■ EXTRACT ■

Re: [PATCH 1/3] fs: Perform writebacks under memalloc_nofs

Matthew Wilcox <willy@xxxxxxxxxxxxx> · Tue, 27 Mar 2018 07:21:50 -0700

On Tue, Mar 27, 2018 at 07:52:48AM -0500, Goldwyn Rodrigues wrote:
> I am not sure if I missed a condition in the code, but here is one of
> the call lineup:
> 
> writepages() -> writepage() -> kmalloc() -> __alloc_pages() ->
> __alloc_pages_nodemask -> __alloc_pages_slowpath ->
> __alloc_pages_direct_reclaim() -> try_to_free_pages() ->
> do_try_to_free_pages() -> shrink_zones() -> shrink_node() ->
> shrink_slab() -> do_shrink_slab() -> shrinker.scan_objects() ->
> super_cache_scan() -> prune_icache_sb() -> fs/inode.c:dispose_list() ->
> evict(inode) -> evict_inode() for ext4 ->  filemap_write_and_wait() ->
> filemap_fdatawrite(mapping) -> __filemap_fdatawrite_range() ->
> do_writepages -> writepages()
> 
> Please note, most filesystems currently have a safeguard in writepage()
> which will return if the PF_MEMALLOC is set. The other safeguard is
> __GFP_FS which we are trying to eliminate.

But is that harmful?  ext4_writepage() (for example) says that it will
not deadlock in that circumstance:

 * We can get recursively called as show below.

■ ACTIONS TO TAKE ■
1 > Answer these questions about the writeback patch thread:
(a) In the call chain quoted, which function does evict_inode() for ext4 call?
(b) Which flag do most filesystems check in writepage() as a safeguard?
(c) Which ext4 function does Matthew Wilcox cite as saying it will not deadlock?
2 > Carry the writeback patch thread on from its last line.
The lines that come next have no connection to the writeback patch thread.

■ PROVIDED DATA ■
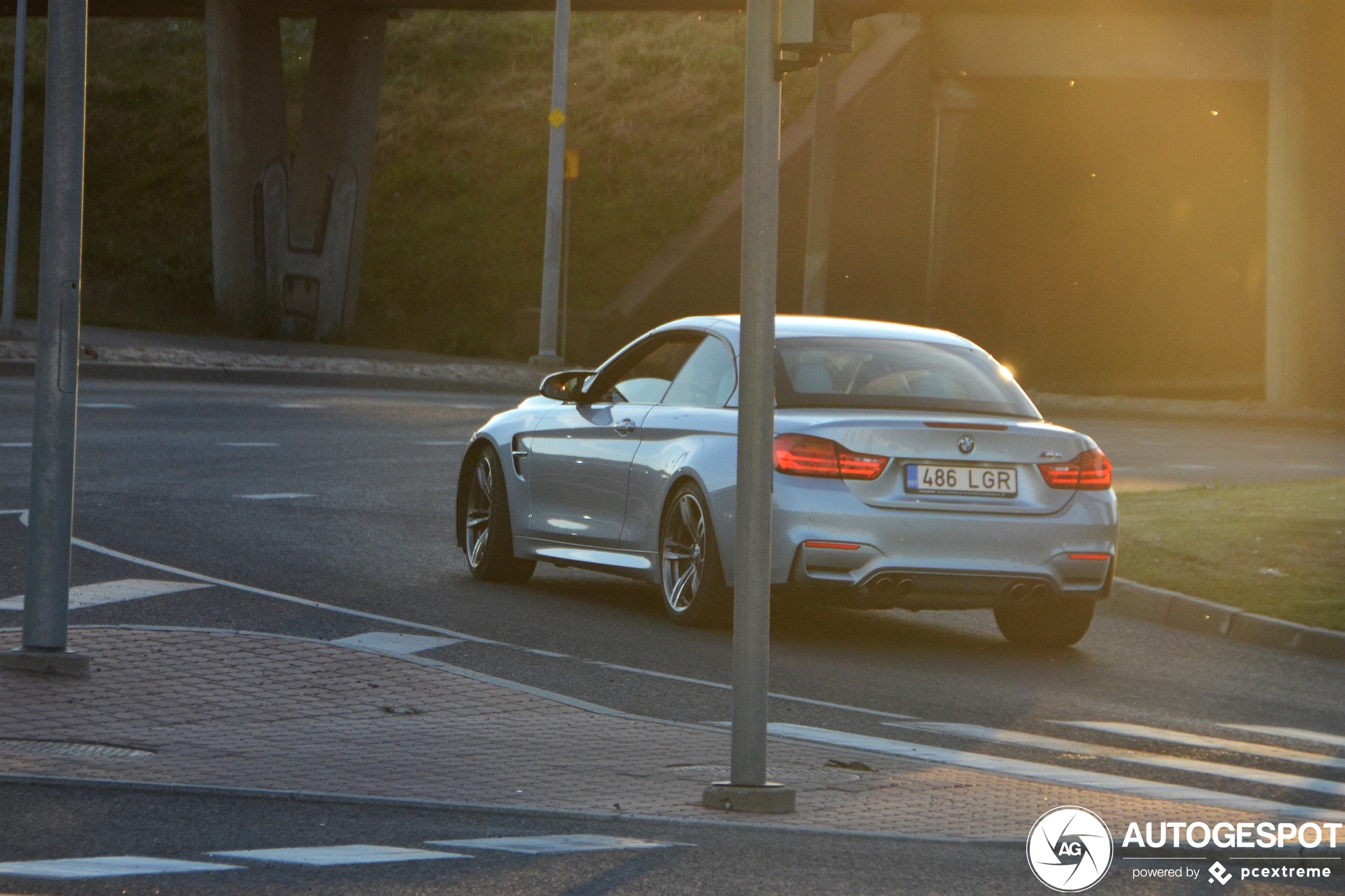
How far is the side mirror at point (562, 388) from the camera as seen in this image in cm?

■ RESPONSES BY TASK ■
1 >
(a) filemap_write_and_wait()
(b) PF_MEMALLOC
(c) ext4_writepage()

2 >
 *
 *      ext4_writepage() -> kmalloc() -> __alloc_pages() -> page_launder() ->
 *              ext4_writepage()
 *
 * But since we don't do any block allocation we should not deadlock.
 * Page also have the dirty flag cleared so we don't get recurive page_lock.

One might well argue that it's not *useful*; if we've gone into
writepage already, there's no point in re-entering writepage.  And the
last thing we want to do is 
But I could see filesystems behaving differently when entered
for writepage-for-regularly-scheduled-writeback versus
writepage-for-shrinking, so maybe they can make progress.

Maybe no real filesystem behaves that way.  We need feedback from
filesystem people.